Who is behind Teach First NZ?
Teach First NZ is an independent not-for-profit charitable trust, which has formed key teacher education partnerships with The University of Auckland and partner schools. Teach First NZ is non-partisan, and is not linked to any particular political party or view.
Who prepares the teachers?
The teacher education programme is a partnership between The University of Auckland, schools, and Teach First NZ. The core teacher education programme is led by University of Auckland staff and supported by In-school Mentors. University of Auckland specialists visit participants in schools every 2-3 weeks throughout the two years, and participants return to campus during the programme for ongoing study. On successful completion of the programme they are awarded a Postgraduate Diploma in Teaching (Secondary Field-based).
How long is the training, and what is different about it?
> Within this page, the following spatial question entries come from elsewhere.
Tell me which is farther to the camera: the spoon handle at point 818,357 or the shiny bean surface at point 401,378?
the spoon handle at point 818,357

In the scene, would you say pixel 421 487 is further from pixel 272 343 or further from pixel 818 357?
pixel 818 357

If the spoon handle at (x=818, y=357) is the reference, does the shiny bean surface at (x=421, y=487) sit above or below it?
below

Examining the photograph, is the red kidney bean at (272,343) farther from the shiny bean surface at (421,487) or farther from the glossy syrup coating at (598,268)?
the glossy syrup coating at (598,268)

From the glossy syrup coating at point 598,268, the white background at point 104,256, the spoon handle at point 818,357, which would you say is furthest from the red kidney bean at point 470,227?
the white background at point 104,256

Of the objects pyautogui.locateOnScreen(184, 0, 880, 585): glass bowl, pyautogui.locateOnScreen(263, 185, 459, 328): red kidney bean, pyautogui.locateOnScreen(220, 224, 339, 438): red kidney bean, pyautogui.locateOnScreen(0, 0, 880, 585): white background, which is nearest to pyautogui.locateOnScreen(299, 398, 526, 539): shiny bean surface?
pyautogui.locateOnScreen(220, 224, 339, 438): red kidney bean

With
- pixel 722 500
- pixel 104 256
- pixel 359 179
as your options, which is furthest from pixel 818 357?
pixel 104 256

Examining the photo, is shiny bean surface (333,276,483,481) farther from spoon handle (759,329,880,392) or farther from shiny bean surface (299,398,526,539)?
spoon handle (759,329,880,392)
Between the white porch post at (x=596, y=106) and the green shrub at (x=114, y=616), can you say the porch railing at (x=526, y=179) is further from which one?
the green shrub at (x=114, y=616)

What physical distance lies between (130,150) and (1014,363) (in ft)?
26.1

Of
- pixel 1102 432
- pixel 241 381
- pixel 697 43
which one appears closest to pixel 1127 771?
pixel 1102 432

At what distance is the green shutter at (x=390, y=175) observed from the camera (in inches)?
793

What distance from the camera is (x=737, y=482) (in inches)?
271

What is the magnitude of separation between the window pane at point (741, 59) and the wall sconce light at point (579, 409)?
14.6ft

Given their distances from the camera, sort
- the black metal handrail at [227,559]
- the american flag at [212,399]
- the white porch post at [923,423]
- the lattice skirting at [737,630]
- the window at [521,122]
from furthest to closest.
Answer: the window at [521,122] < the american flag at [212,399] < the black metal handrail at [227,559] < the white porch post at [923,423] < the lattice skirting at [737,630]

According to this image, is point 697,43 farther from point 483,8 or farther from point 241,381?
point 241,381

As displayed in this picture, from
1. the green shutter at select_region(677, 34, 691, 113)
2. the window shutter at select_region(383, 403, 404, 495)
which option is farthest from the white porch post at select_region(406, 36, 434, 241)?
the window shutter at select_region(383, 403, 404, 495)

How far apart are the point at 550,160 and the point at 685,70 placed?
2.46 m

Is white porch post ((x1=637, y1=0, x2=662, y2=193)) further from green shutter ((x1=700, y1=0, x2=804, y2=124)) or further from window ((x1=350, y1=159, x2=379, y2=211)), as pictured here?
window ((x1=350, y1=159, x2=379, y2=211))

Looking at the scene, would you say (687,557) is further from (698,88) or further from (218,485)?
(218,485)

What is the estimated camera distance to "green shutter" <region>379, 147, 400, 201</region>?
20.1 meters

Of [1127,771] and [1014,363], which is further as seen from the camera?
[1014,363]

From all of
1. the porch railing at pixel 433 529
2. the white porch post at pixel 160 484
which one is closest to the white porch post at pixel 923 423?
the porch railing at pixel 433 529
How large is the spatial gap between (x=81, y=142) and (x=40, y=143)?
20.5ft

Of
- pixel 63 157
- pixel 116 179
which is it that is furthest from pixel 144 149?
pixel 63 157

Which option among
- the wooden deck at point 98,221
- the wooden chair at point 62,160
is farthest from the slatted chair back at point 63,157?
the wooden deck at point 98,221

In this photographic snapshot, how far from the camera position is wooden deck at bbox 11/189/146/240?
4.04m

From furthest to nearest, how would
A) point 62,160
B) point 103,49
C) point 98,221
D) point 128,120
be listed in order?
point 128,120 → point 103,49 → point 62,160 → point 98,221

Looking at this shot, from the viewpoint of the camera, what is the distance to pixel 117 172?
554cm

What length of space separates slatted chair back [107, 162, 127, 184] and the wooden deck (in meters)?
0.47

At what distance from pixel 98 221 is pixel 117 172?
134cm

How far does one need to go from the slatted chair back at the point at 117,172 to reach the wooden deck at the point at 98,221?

The full programme is two years and two months in length and uses an innovative employment-based teacher education model where participants are concurrently paid a salary and teach on a reduced timetable. An intensive six-week residential programme provides a foundation on which this school-based model of teacher education builds. Participants will have specialist undergraduate degrees and undergo a rigorous selection process, and the initial six-week residential is followed by two years of ongoing training and education. School-based models are strongly supported by principals and research evidence.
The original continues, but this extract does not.